At times, I have used language, that in hindsight, I should probably not have used and which I now regret having used. However, I took the view that if I did not attempt to be forceful, then the plaintiffs would simply continue to 'ride all over me', as, in my opinion, they have done with other dissenting owners … At all times, I have simply tried to respond to allegations made by the plaintiffs and the positions in which they put me and other dissenting owners.
I point out that the observations which I have taken from Mrs Aikman's statement concerning what she said at pars 47A to 47F and par 78 were only admitted as part of her evidence on the basis of being limited to her belief, understanding or state of mind at the time (as per the schedule to exhibit 12).

▶ **TASK TO CARRY OUT**
Reproduce the passage from the excerpt on the dissenting owners above, starting at "At times, I" and ending at "to exhibit 12).".

▶ **PROVIDED DATA**
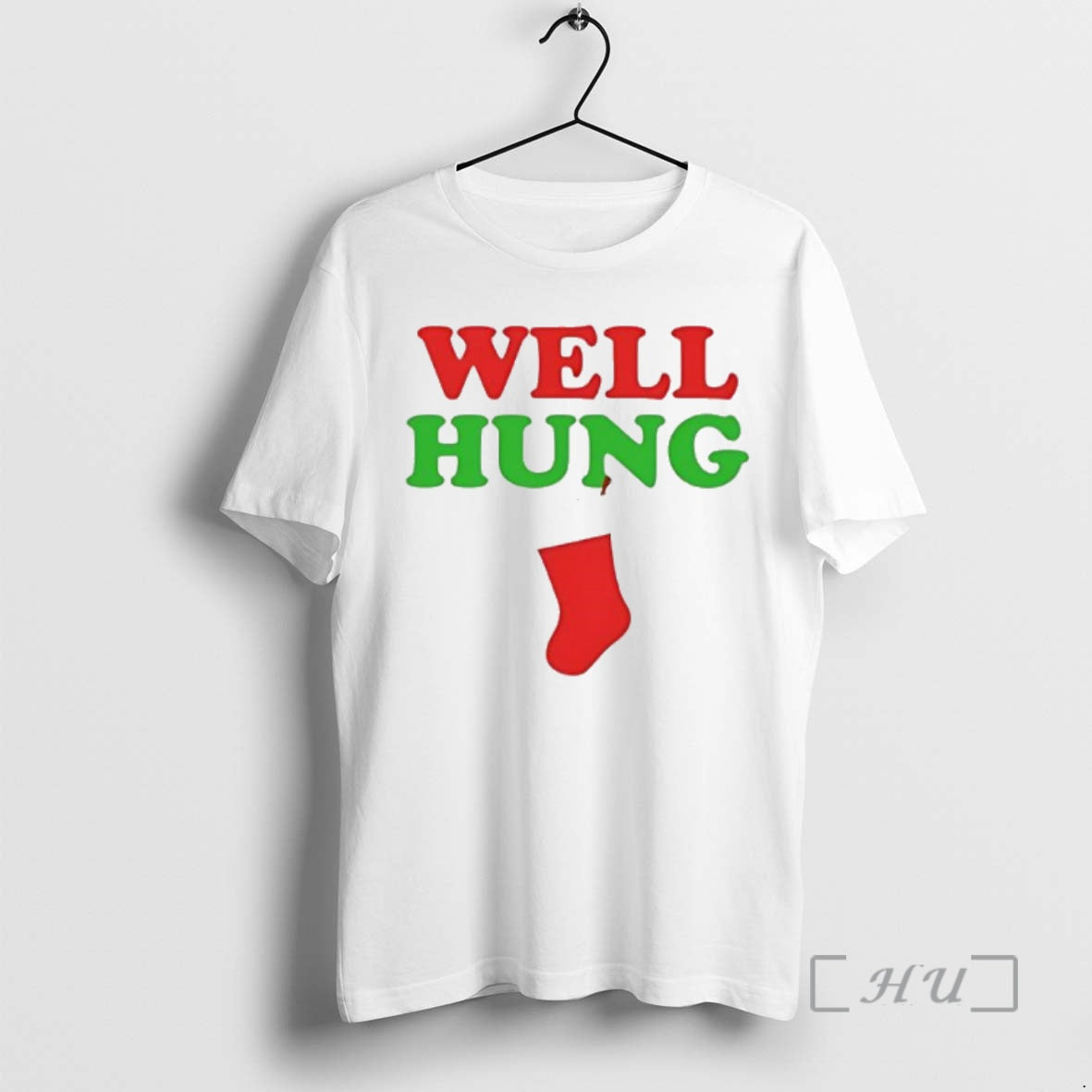 Officials Well Hung Christmas T-Shirts, Hoodie, Sweatshirt | InkNestWear.com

▶ **SOLUTION FOR THIS EXERCISE**
At times, I have used language, that in hindsight, I should probably not have used and which I now regret having used. However, I took the view that if I did not attempt to be forceful, then the plaintiffs would simply continue to 'ride all over me', as, in my opinion, they have done with other dissenting owners … At all times, I have simply tried to respond to allegations made by the plaintiffs and the positions in which they put me and other dissenting owners.
I point out that the observations which I have taken from Mrs Aikman's statement concerning what she said at pars 47A to 47F and par 78 were only admitted as part of her evidence on the basis of being limited to her belief, understanding or state of mind at the time (as per the schedule to exhibit 12).